BAŞA: “ÇATALCA SAĞLIKLI BİR ALT YAPIYA KAVUŞACAK”

Esenler ve Zeytinburnu’ndan sonra üçüncü yeni İSKİ hizmet binasını Çatalca’ya kazandırmanın mutluluğunu yaşadıklarını belirten İSKİ Genel Müdürü Şafak Başa da 16 Nisan 2020’de başlayan inşaatın 35 milyon liralık bir yatırımla tamamlandığını kaydetti. İSKİ olarak Çatalca’da 3 yıl içinde önemli projeler gerçekleştirdiklerini aktaran Başa, “Kısaca ifade etmek gerekirse; ilçe genelinde 61 kilometre uzunluğunda yeni içme suyu hattı ve 34 kilometre uzunluğunda atık su ve yağmur suyu hattı inşa ettik. Bu yatırımlarımızın toplamı yaklaşık üç yüz elli milyon liradır. Yaklaşık 110 milyon liralık yatırımla 9 kilometre içme suyu hattı ve 18 kilometre atık su ve yağmur suyu hattı inşa etmeye devam ediyoruz. Böylece biten ve devam eden yatırımlarımızın, Çatalca yatırımlarımızın toplamı 45 milyon liranın üzerine çıkmış oluyor. Ayrıca ilçe genelinde 190 kilometre daha yeni altyapı yatırımı yapmayı planlıyoruz. Bununla ilgili de arkadaşlarımız projelerini tamamladılar. En yakın zamanda inşallah ihalesini yapacağız. Tüm bu yatırımlarımız ile Çatalca ilçemiz, sağlıklı bir gelecek için sağlıklı bir altyapıya kavuşmuş olacaktır” bilgilerini paylaştı.

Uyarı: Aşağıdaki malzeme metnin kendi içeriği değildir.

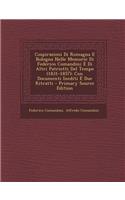 Cospirazioni Di Romagna E Bologna Nelle Memorie Di Federico Comandini E Di Altri Patriotti Del Tempo (1831-1857)
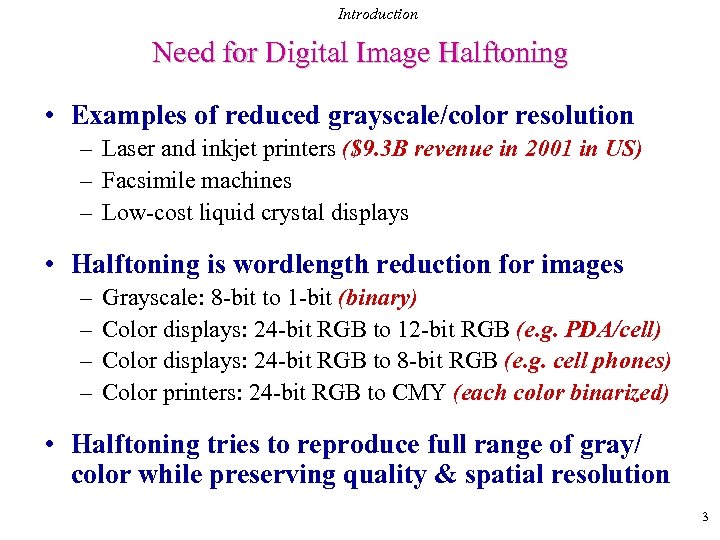 Introduction Need for Digital Image Halftoning • Examples of reduced grayscale/color resolution – Laser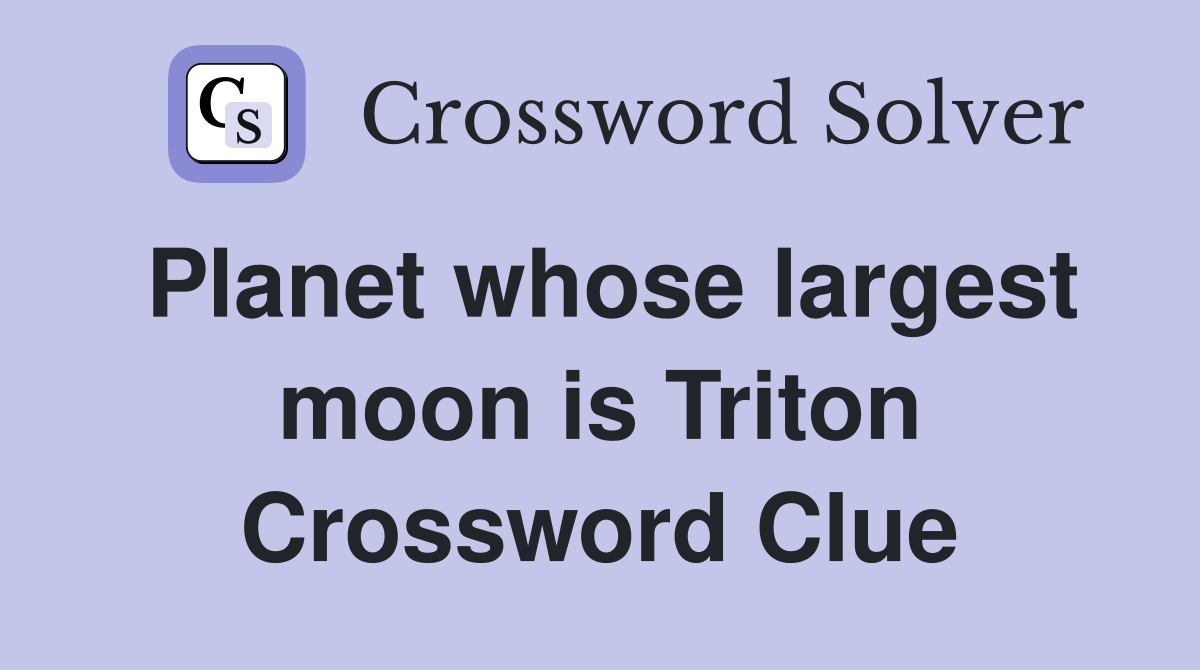 Planet whose largest moon is Triton Crossword Clue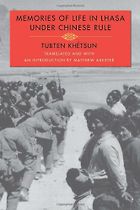 The best books on Tibet - Memories of Life in Lhasa Under Chinese Rule by Tubten Khétsun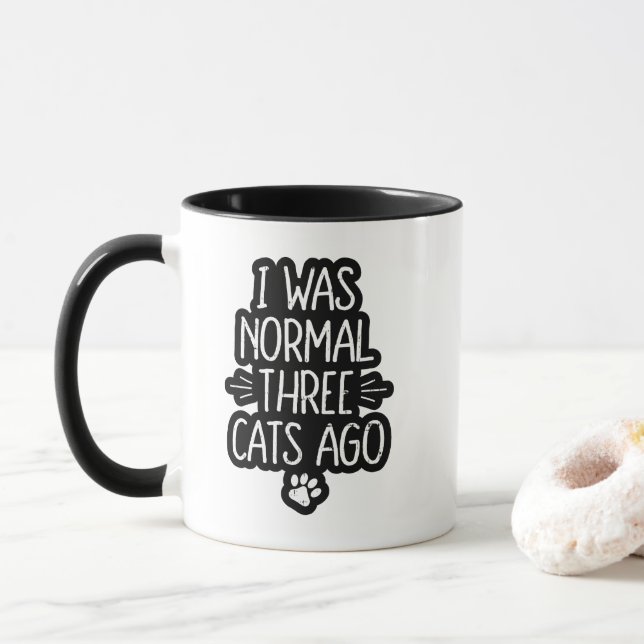 I Was Normal Three Cats Ago Funny Cat Gift Mug (With Donut)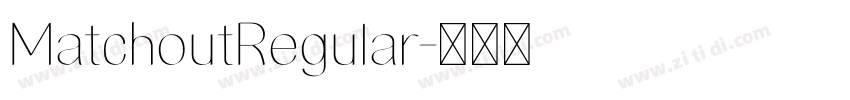 MatchoutRegular字体转换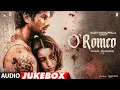 Lagu O'ROMEO - Full Album | Shahid Kapoor | Triptii Dimri | Disha Patani | Vishal Bhardwaj | Gulzar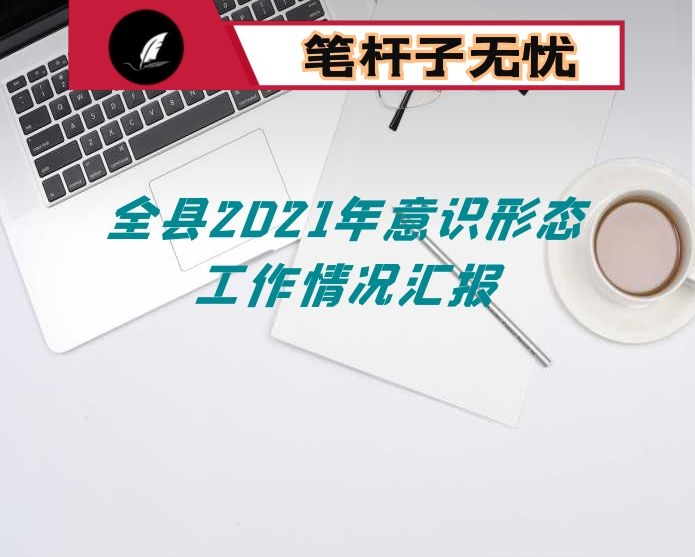 全县2021年意识形态工作情况汇报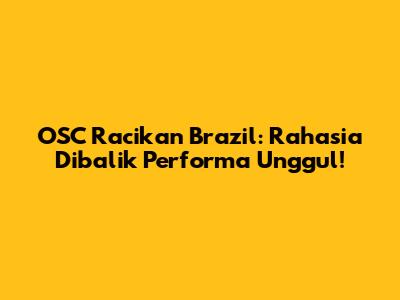 OSC Racikan Brazil: Rahasia Dibalik Performa Unggul!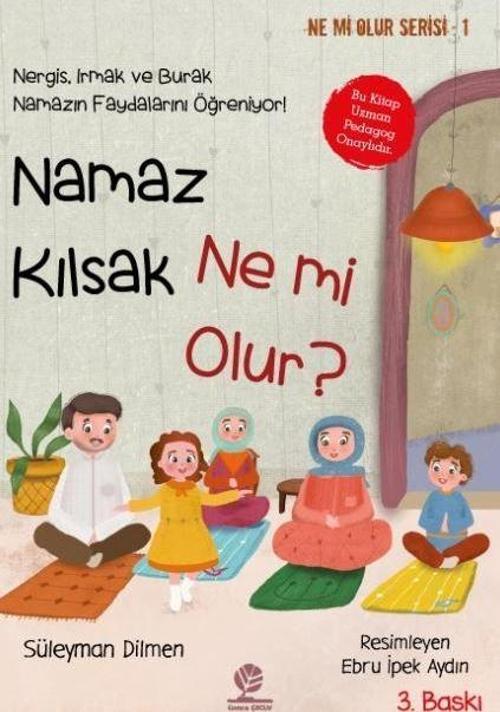 Namaz Kılsak Ne mi Olur?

ESKİ BİNA DEPREM RİSKİ NEDENİYLE YIKILDI

Konuşmaların ardından İmamoğlu, CHP İstanbul milletvekili Emine Gülizar Emecan, Büyükçekmece Belediye Başkanı Hasan Akgün ve İSKİ Genel Müdürü Başa ile birlikte tesisi hizmete açtı. Çatalca’daki eski İSKİ hizmet binası, deprem riski nedeniyle yıkıldı. Yeni binanın yapımına 16 Nisan 2020’de başlandı. Yeni bina, ilçe içinden ilçe girişine alınarak, kent içi trafikte rahatlama sağlandı. Yeni bina, sahip olduğu 40 araçlık otoparkla hizmet verecek. İlçede, İSKİ’nin 40 bin abonesi bulunuyor. 4 kat olarak İNŞA bina, yaklaşık 3 dönümlük alana sahip. Bina, bölgede yaşayan 75 binden fazla kişiye hizmet verecek.